------ SOURCE EXTRACT ------

U.S. Pat. No. 5,734,954 granted to Eklund et al discloses an apparatus for developing latent electrostatic images wherein a power supply controller, in communication with the power supply, is adapted to adjust an electrode member electrical biasing to avoid air breakdown induced contamination of the electrode member with toner.
U.S. Pat. No. 5,778,290 granted to Badesha et al discloses an apparatus and process for reducing accumulation of toner from the surface of an electrode member in a development unit of an electrostatographic printing apparatus by providing a composite coating on at least a portion of the electrode member.
U.S. Pat. No. 5,787,329 granted to Laing et al discloses an electrode member positioned in the space between the surface and the donor member, the electrode member being closely spaced from the donor member and being electrically biased to detach toner from the donor member thereby enabling the formation of a toner cloud in the space between the electrode member and the surface with detached toner from the toner cloud developing the latent image, wherein opposed end regions of the electrode member are attached to wire supports adapted to support the opposed end regions of said electrode member; and an organic coating on at least a portion of nonattached regions of said electrode member.

------ PROVIDED RECORDS ------

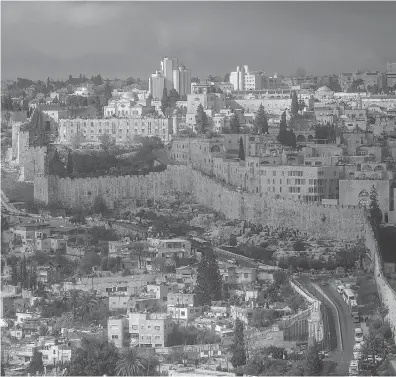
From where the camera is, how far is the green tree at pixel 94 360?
1762 centimetres

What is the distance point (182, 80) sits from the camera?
3934 centimetres

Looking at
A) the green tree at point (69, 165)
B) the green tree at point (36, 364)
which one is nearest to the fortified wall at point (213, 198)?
the green tree at point (69, 165)

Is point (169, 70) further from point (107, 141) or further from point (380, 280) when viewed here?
point (380, 280)

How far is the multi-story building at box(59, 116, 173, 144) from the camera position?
1318 inches

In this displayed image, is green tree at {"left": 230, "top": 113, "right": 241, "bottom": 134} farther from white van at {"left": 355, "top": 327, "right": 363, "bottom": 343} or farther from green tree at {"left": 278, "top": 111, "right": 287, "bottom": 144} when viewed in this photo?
white van at {"left": 355, "top": 327, "right": 363, "bottom": 343}

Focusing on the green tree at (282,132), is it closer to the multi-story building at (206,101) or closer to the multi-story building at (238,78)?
the multi-story building at (206,101)

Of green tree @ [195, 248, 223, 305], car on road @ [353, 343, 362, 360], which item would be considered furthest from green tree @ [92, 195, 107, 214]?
car on road @ [353, 343, 362, 360]

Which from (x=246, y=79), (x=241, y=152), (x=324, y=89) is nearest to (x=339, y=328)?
(x=241, y=152)

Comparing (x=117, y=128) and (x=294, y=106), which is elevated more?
(x=294, y=106)

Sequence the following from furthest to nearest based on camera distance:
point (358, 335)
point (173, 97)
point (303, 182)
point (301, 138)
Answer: point (173, 97) → point (301, 138) → point (303, 182) → point (358, 335)

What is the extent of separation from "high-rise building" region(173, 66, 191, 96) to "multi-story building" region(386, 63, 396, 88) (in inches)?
152

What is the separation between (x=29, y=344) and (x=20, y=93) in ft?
72.9

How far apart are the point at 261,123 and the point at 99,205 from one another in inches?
205

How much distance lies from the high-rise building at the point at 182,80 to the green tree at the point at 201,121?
455 centimetres
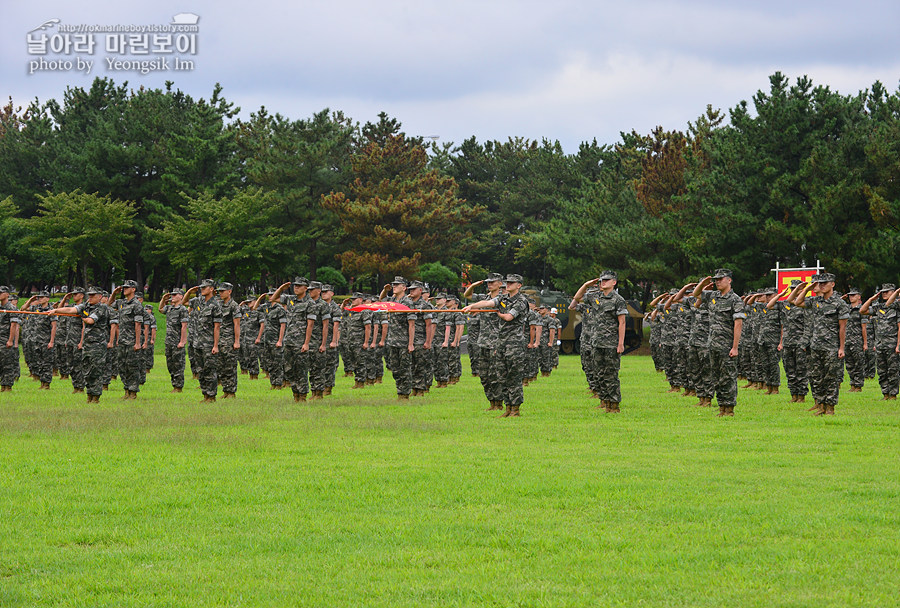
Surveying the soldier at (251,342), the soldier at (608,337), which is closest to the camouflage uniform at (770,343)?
the soldier at (608,337)

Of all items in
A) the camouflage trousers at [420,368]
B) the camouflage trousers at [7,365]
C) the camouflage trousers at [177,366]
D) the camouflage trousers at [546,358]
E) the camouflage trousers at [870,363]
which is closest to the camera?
the camouflage trousers at [420,368]

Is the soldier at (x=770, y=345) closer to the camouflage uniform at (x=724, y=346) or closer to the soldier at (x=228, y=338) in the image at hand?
the camouflage uniform at (x=724, y=346)

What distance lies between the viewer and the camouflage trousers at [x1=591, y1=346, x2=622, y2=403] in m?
16.3

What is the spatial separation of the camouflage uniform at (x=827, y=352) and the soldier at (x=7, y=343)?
15.5m

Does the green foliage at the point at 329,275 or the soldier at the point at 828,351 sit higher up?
the green foliage at the point at 329,275

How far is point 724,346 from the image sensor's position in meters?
15.6

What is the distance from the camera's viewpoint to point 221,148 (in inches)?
2441

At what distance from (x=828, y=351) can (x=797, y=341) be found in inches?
88.1

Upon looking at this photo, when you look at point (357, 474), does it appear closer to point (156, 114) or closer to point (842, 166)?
point (842, 166)

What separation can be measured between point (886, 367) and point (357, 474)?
13.2 meters

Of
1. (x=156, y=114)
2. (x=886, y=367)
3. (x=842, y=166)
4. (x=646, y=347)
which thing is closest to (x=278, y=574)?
(x=886, y=367)

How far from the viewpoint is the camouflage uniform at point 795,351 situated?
17781 millimetres

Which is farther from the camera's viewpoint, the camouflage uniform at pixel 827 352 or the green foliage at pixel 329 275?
the green foliage at pixel 329 275

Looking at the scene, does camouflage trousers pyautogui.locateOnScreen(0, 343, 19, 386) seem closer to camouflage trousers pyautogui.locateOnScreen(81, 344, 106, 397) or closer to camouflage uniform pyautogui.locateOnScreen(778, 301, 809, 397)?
camouflage trousers pyautogui.locateOnScreen(81, 344, 106, 397)
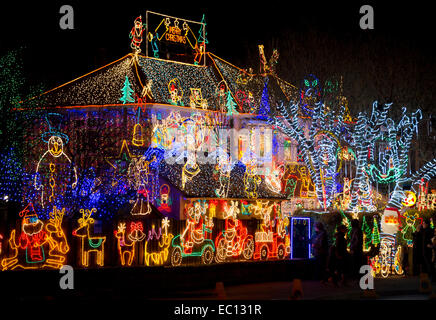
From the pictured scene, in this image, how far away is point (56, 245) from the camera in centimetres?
2428

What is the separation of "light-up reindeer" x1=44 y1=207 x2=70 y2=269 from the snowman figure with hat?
440 cm

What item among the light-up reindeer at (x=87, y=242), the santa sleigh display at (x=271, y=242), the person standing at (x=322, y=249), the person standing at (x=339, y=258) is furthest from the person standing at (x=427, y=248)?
the light-up reindeer at (x=87, y=242)

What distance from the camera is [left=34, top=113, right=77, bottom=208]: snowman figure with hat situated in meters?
29.2

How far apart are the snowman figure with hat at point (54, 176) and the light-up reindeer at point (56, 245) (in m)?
4.40

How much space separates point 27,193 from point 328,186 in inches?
534

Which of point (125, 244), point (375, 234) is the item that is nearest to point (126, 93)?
point (125, 244)

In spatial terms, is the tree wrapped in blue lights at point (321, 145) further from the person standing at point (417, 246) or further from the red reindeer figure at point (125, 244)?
the red reindeer figure at point (125, 244)

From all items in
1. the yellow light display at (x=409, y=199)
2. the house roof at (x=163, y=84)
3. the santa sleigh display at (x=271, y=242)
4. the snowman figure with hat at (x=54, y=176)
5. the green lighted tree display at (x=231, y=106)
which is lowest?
the santa sleigh display at (x=271, y=242)

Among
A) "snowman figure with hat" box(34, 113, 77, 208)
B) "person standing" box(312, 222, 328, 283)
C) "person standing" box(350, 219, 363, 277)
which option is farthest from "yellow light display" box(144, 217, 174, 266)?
"person standing" box(350, 219, 363, 277)

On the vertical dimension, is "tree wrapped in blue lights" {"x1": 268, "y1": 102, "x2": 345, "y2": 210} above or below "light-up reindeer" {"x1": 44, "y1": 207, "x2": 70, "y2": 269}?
above

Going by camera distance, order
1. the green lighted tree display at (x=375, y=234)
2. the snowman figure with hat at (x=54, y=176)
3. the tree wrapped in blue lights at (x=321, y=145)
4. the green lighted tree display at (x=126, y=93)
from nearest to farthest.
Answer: the snowman figure with hat at (x=54, y=176), the green lighted tree display at (x=375, y=234), the tree wrapped in blue lights at (x=321, y=145), the green lighted tree display at (x=126, y=93)

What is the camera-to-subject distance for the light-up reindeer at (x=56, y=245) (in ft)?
78.6

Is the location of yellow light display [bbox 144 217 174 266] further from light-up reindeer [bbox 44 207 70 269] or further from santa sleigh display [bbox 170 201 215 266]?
light-up reindeer [bbox 44 207 70 269]
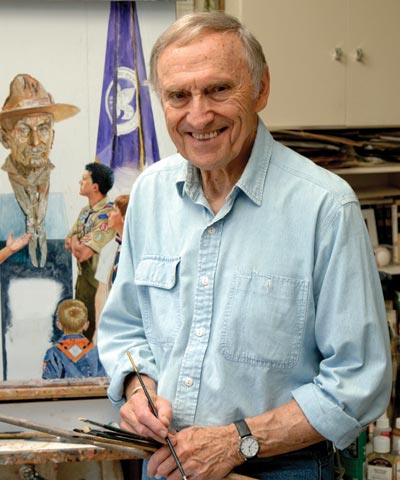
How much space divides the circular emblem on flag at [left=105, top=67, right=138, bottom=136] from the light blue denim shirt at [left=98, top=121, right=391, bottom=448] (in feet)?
2.48

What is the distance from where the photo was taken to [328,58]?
2.48m

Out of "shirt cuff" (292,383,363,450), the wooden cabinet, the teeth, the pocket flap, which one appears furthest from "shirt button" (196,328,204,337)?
the wooden cabinet

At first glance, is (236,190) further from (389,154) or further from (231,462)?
(389,154)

------

_WRITTEN REQUEST 1_
Reproduce the part of the patent passage starting at "U.S. Pat. No. 5,778,290" and ending at "the electrode member.".
_WRITTEN REQUEST 2_
Answer these questions from the patent passage.
(a) What is the number of the patent granted to Badesha et al?
(b) In the Eklund et al apparatus, what adjusts the electrode member electrical biasing?
(c) In the Laing et al patent, what are the opposed end regions of the electrode member attached to?
_WRITTEN REQUEST 3_
Summarize the patent passage in two sentences.
These entries have no connection to the patent passage.

_COMPLETE ANSWER 1_
U.S. Pat. No. 5,778,290 granted to Badesha et al discloses an apparatus and process for reducing accumulation of toner from the surface of an electrode member in a development unit of an electrostatographic printing apparatus by providing a composite coating on at least a portion of the electrode member.

_COMPLETE ANSWER 2_
(a) U.S. Pat. No. 5,778,290.
(b) A power supply controller in communication with the power supply.
(c) Wire supports.

_COMPLETE ANSWER 3_
Patents granted to Eklund et al and Badesha et al disclose ways to keep toner from contaminating or building up on an electrode member: adjusting its electrical biasing, or applying a composite coating to it. A patent granted to Laing et al discloses a biased electrode member that detaches toner from a donor member to form a toner cloud for developing a latent image, with its end regions attached to wire supports and an organic coating on at least part of its nonattached regions.